'''

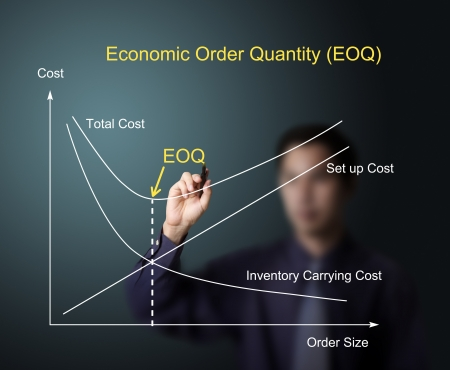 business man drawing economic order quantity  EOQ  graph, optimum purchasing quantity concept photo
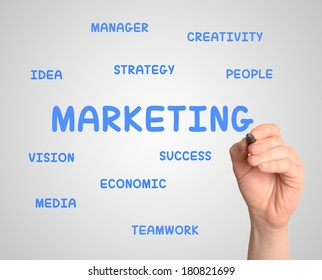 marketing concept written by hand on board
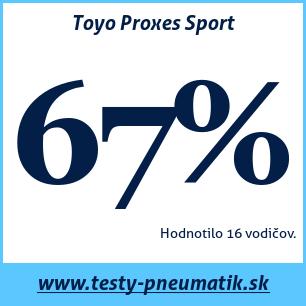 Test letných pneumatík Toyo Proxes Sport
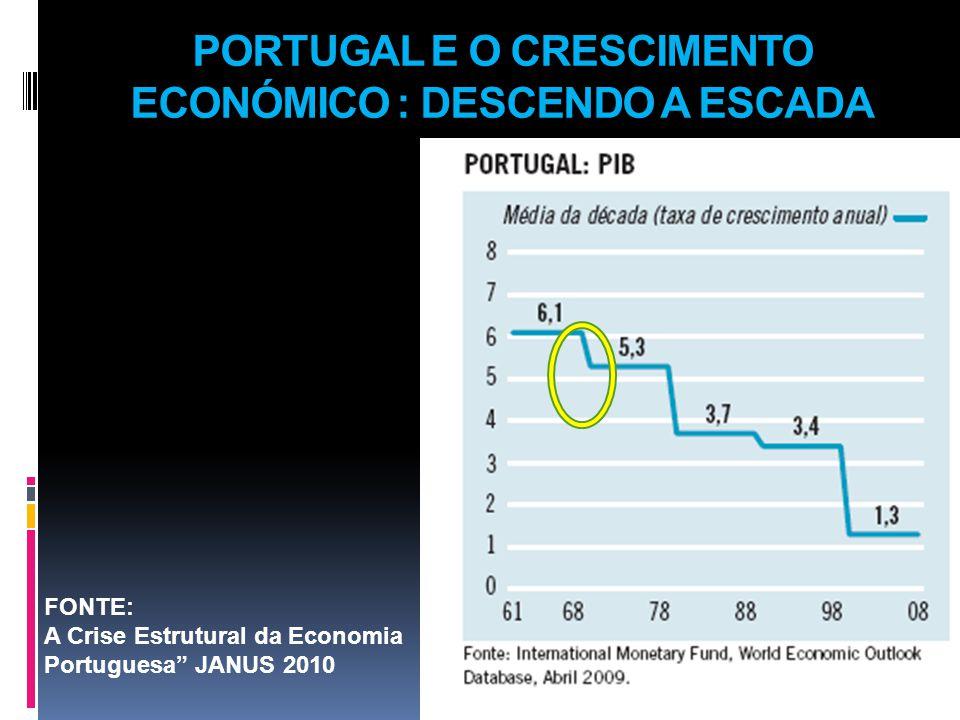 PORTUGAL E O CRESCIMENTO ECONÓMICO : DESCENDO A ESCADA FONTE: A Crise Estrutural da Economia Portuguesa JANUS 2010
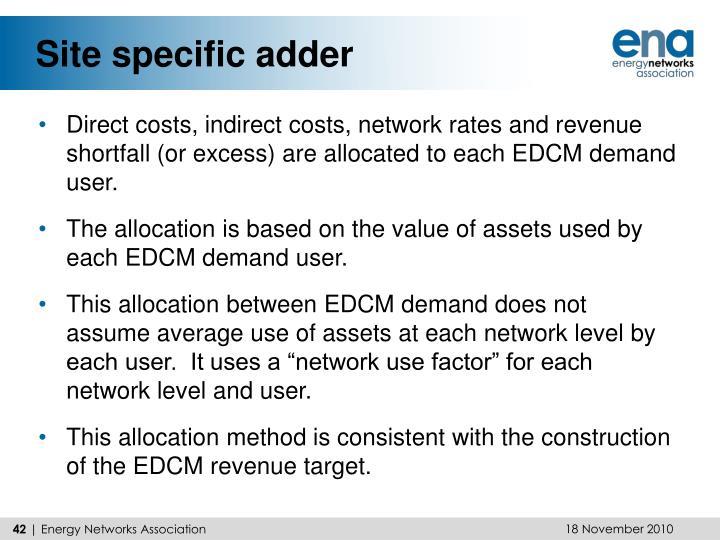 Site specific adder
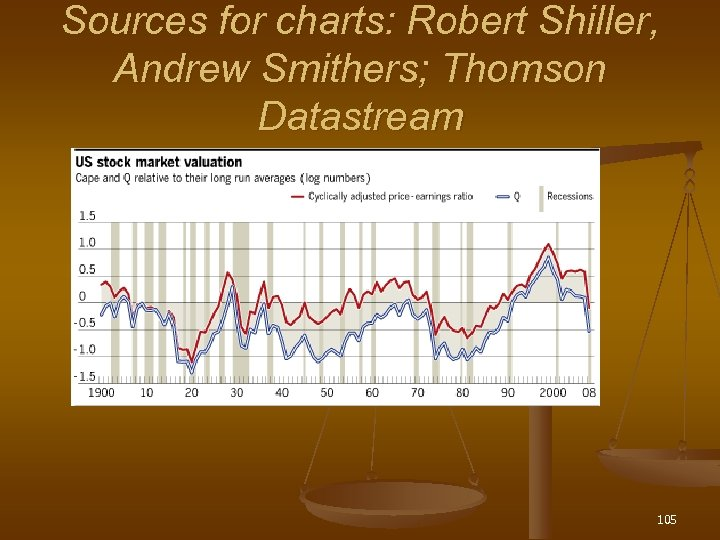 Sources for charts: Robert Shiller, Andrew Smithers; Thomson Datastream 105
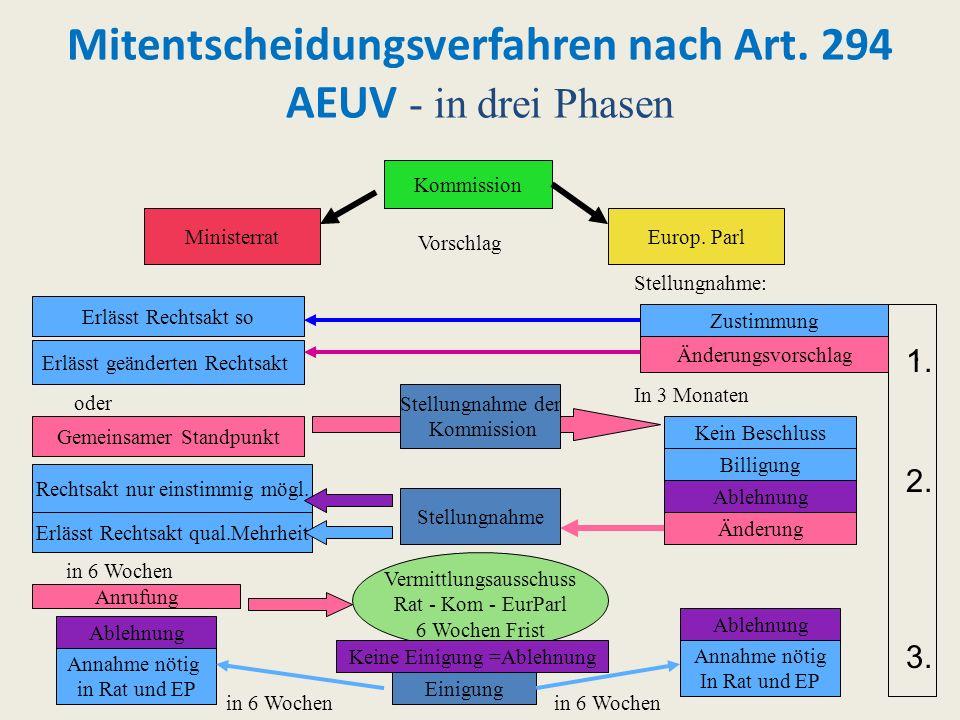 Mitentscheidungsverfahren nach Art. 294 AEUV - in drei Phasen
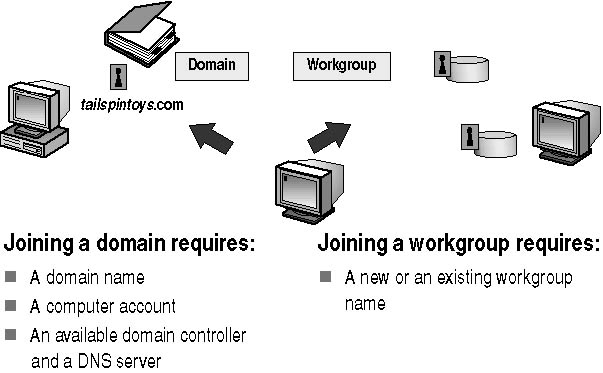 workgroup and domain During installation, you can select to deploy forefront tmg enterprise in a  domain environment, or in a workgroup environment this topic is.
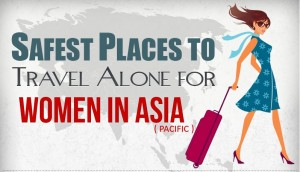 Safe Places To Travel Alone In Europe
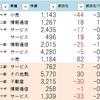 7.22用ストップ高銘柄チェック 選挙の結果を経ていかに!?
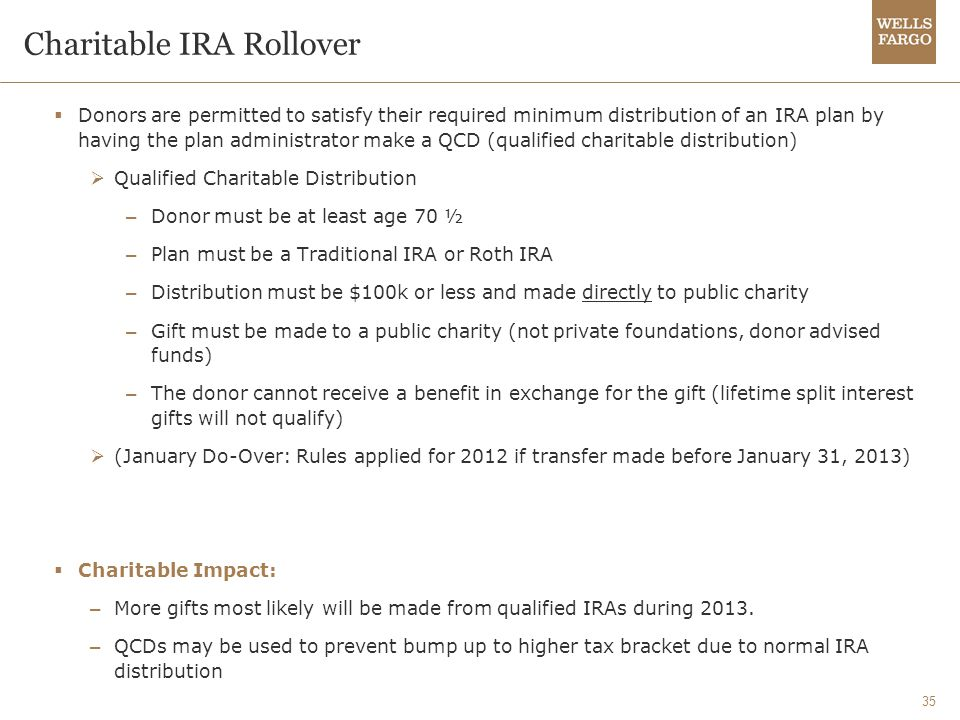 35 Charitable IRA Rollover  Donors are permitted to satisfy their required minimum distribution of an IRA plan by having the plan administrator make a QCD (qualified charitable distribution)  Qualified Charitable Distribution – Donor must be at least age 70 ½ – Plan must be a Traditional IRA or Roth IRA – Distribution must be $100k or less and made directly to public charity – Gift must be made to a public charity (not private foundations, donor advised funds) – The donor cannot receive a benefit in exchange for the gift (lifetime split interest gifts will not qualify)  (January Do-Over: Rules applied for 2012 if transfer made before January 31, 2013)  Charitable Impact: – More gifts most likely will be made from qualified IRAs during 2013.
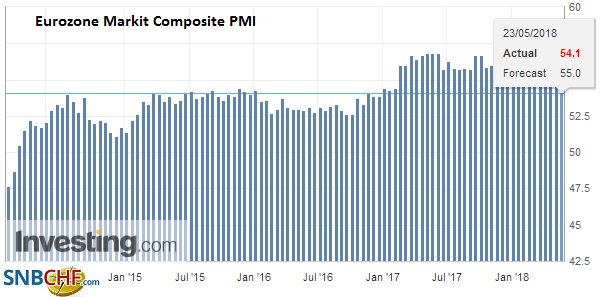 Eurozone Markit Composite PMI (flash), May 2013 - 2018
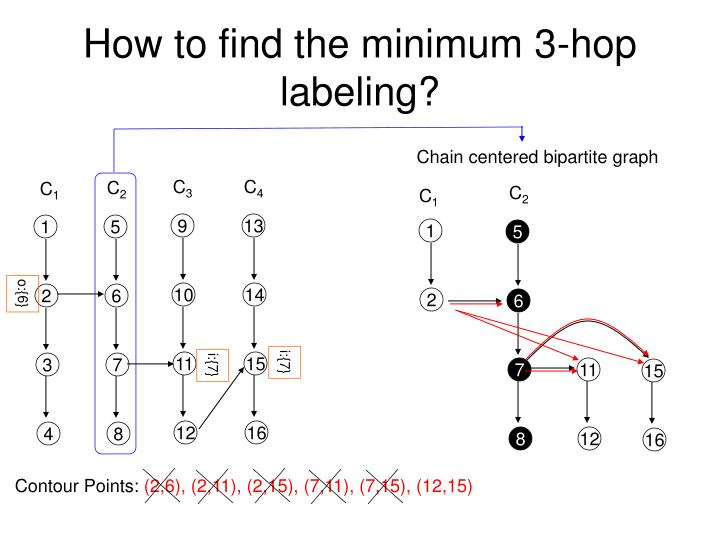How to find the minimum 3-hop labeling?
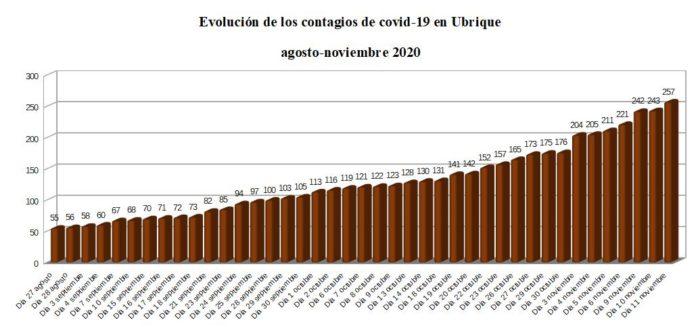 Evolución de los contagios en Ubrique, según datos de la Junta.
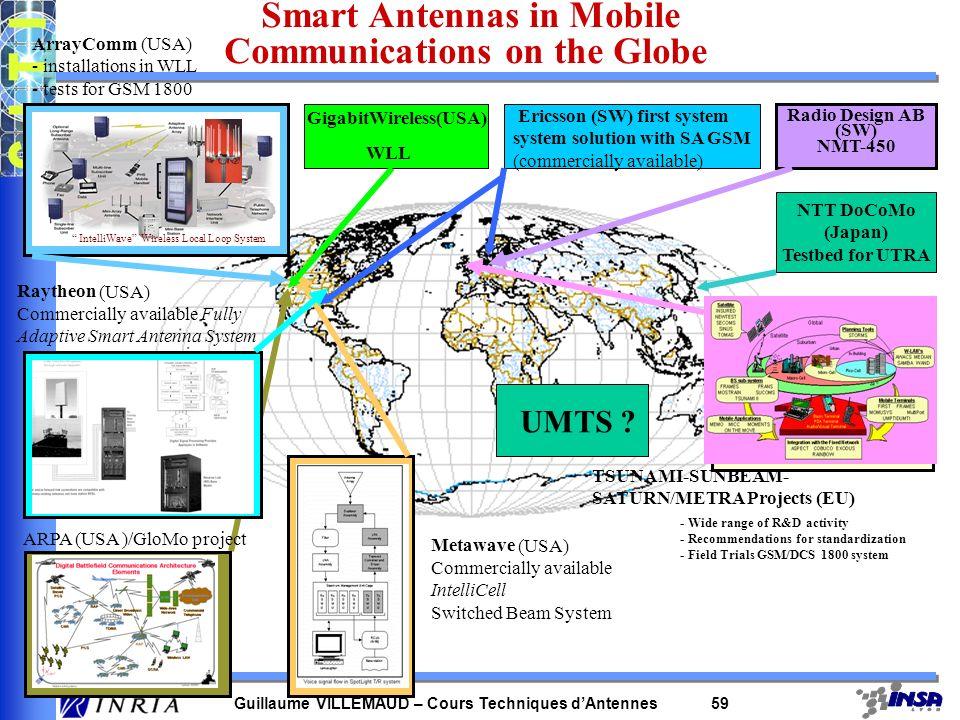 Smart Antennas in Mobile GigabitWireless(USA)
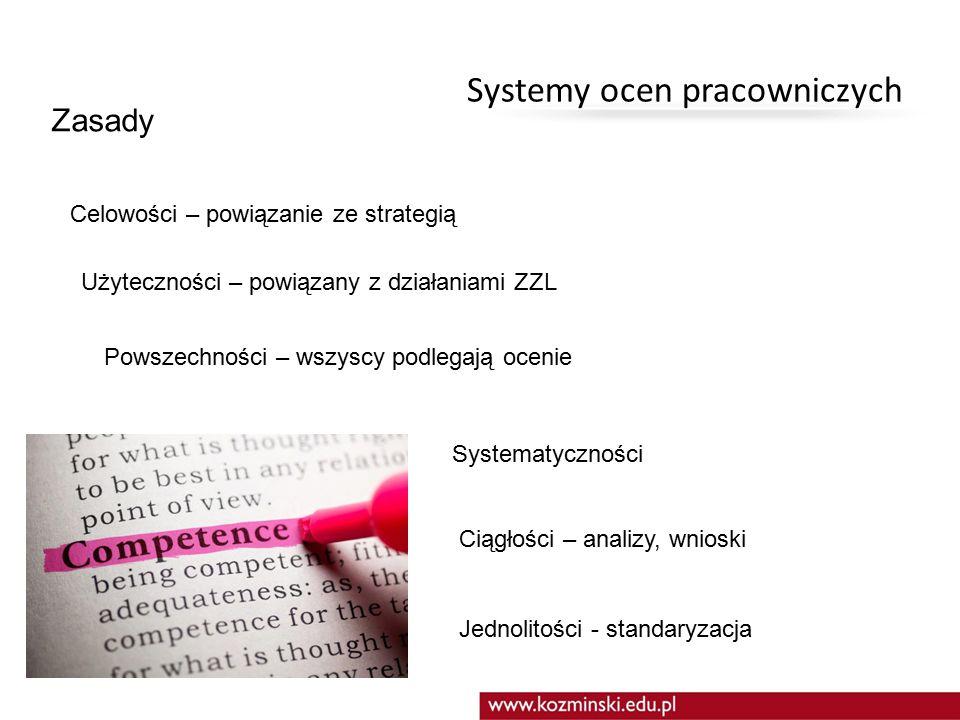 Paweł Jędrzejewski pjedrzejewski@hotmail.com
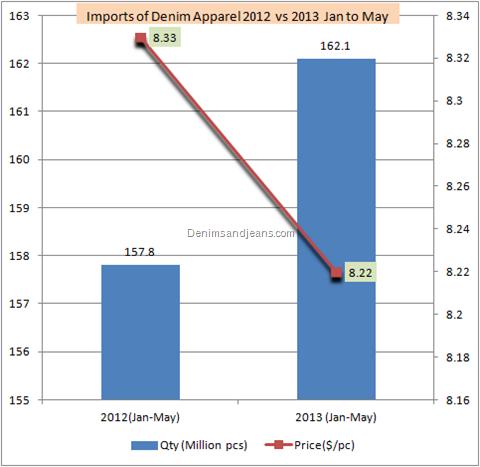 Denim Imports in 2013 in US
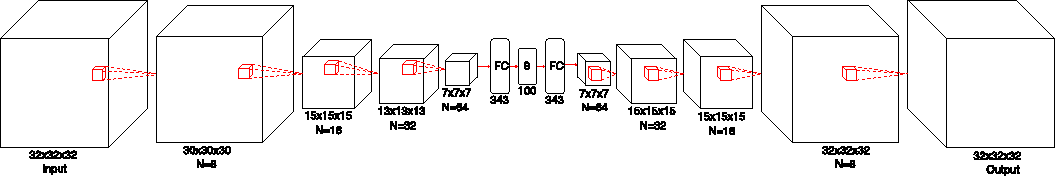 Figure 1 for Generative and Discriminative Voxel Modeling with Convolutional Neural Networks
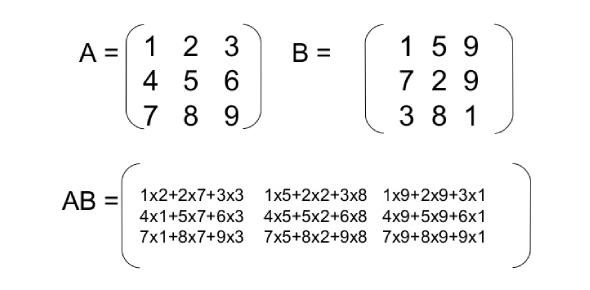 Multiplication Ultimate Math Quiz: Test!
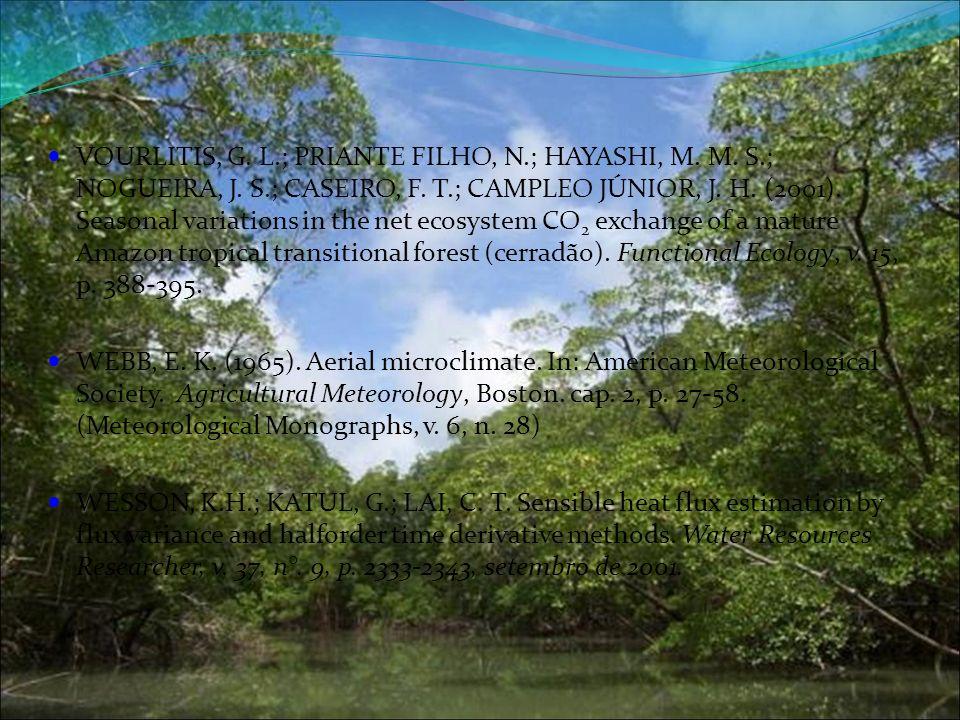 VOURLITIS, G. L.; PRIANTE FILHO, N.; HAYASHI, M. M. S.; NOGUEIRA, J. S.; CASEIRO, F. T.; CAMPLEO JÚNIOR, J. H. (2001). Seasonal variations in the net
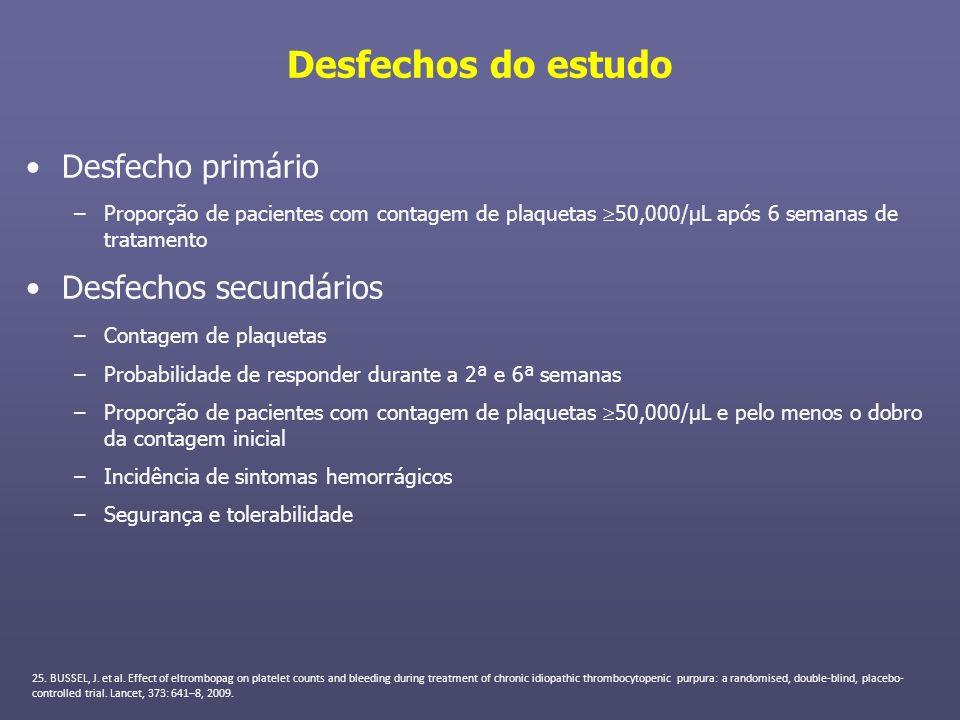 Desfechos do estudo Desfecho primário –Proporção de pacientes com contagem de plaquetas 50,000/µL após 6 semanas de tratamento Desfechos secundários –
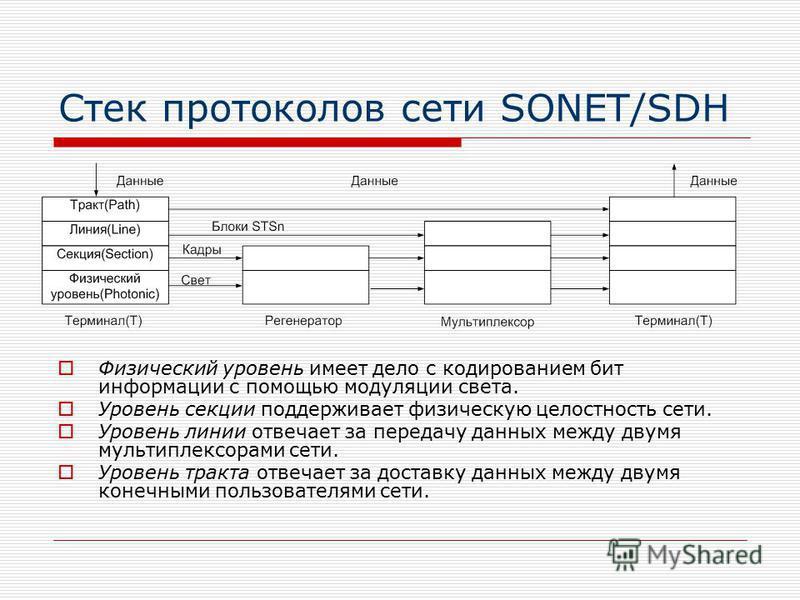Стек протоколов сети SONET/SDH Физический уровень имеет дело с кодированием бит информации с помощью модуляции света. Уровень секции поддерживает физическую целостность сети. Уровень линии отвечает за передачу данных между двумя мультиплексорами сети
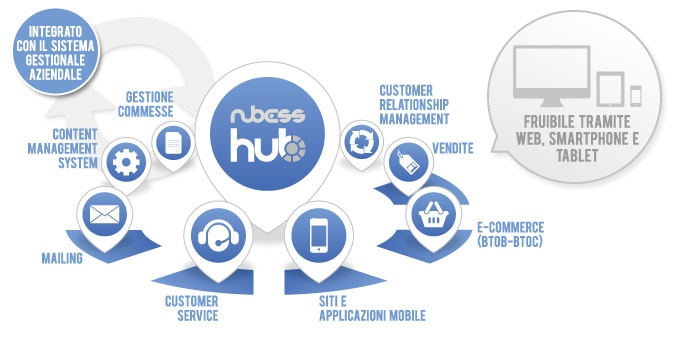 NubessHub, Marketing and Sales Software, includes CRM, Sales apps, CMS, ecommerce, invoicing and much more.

'''

AIM OF THE EXERCISE >> Transcribe exactly, please, the lines between the start of the records above and the line holding "7.22用ストップ高銘柄チェック 選挙の結果を経ていかに!?", counting both of those lines and omitting pictures.

COMPLETED EXERCISE >>
 business man drawing economic order quantity  EOQ  graph, optimum purchasing quantity concept photo
 marketing concept written by hand on board
 Test letných pneumatík Toyo Proxes Sport
 PORTUGAL E O CRESCIMENTO ECONÓMICO : DESCENDO A ESCADA FONTE: A Crise Estrutural da Economia Portuguesa JANUS 2010
 Site specific adder
 Sources for charts: Robert Shiller, Andrew Smithers; Thomson Datastream 105
 Mitentscheidungsverfahren nach Art. 294 AEUV - in drei Phasen
 workgroup and domain During installation, you can select to deploy forefront tmg enterprise in a  domain environment, or in a workgroup environment this topic is.
 Safe Places To Travel Alone In Europe
 7.22用ストップ高銘柄チェック 選挙の結果を経ていかに!?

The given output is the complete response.